Moreover, a D/O cannot sell his POSITION as a fiduciary and office holder for personal gain.
Duty of Loyalty
A D/O/C-SH owes the Corp a duty of loyalty and cannot profit at the corporation's expense.

Cannot take advantage of an opportunity in which the Corp has an interest or expectancy.
Corp Opportunity Doctrine
(Duty of Loyalty)
A Director must not usurp a corporate opportunity and is liable for any profits made at the corporation's expense.

This doctrine requires that the director first give the Corp a chance to accept the opportunity (if related to the line of biz of the Corp & Corp would be interested in considering it)
(ex: selling corp assets)
Extent of Liability
A director who diverts a corp opportunity for his personal gain is liable for any profits he made.
SH Derivative Suits
Qualifications for a SH suing derivatively:

Must be a SH at the beginning, during, and end of the lawsuit and must have made a demand on the BOD, UNLESS the demand would have been futile.

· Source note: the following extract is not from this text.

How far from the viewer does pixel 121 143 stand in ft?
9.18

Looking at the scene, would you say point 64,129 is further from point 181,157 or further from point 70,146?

Minority SH may also sue in an INDIVIDUAL capacity so long as an INJURY IN FACT is established.
Effect of Director's refusal to sue
BJR defense may bar the derivative suit.
Tippee Liability
If all elements of a 10b-5 violation are present (interstate, fraud, purchase/sale), Tippee has s duty to disclose inside information.

Tippee's liability derives from Tipper's obligation (not to disclose).

Tippee may not then become a tipper, but may still be liable under a Misappropriation theory.

As he has misappropriated material nonpublic info.
10b-5 of Securities Exchange Act
Sec 10b prohibits "any manipulative or deceptive device" in connection with the purchase or sale of a security.

Requirements:
1) the transaction must involve INTERSTATE COMMERCE or be traded on the NYSE,
2) FRAUDULENT conduct (Misrep-Intentional or Negl),
3) wrt PURCHASE/SALE of securities

(Tipper/Tippee liable even if didn't purchase or sell)
Tipper Liability
Fiduciary (O/D)
w/ material nonpublic info
Knowingly acts (speaks loudly)
and Personally Benefits --> directly or indirectly (reputation)
Improper Purpose

A Tippee may not become a tipper unless she is a fiduciary. however, she may be liable under a Misapp theory brought by the govt against one who benefits from insider info.
Stock must be Supported by KSN + Good Faith Assessment of Adequacy of KSN
Promissory notes (loans) are modernly KSN.
Exchange of PPY is KSN (Invention is ppy. Tangible/intangible)

NOT Future Services.

Must be a good faith assessment of adequacy of KSN. (Duty of Care, Duty of Loyalty)
Duty of Care
Duty of Loyalty
BJR
Care: Fiduciaries must perform in good faith and act in a manner that he believes is in the best interest of the Corp, exercising the degree of care an ordinary person would exercise under similar circumstances. (prudence, no unsound business decisions)

Under the BJR, directors who meet their duty of care will not be held responsible for Corp decisions that turn out to be poor or erroneous in hindsight.

Loyalty: Cannot profit at Corp's expense even if motivated by good faith (NO UNFAIR BENEFITS UNLESS DISCLOSURE)

Conflict of Interest/Interested Director: Duty to disclose to corp this conflict of interest where an interested director's contract is voidable, the corp's usual remedy is rescission of the transaction.
Officer's Powers:
Actual Authority
Apparent authority
+ Ultra Vires Limitation
+ Board's Knowledge
Actual: Express authority may be granted by statute, articles of Inc, Bylaws, or board resolution (formal vote)
Implied: Presumed a president of corp can enter ROUTINE BIZ TRANSACTIONS.
Apparent: When corp "holds out" an officer as possessing certain authority, thereby inducing others to believe reasonable the authority exists (ex: informing all directors of your intention to enter a K for the Corp, and they don't object = apparent auth to do so)
Ultra Vires: Exceeding Purpose of Corp stated in articles (ex: buying spu chips for comp mfg corp not UV)
Board's Knowledge: Where BOD is notified of a transaction at a bd mtg & takes no action to ratify or rescind, some cts imply ratification.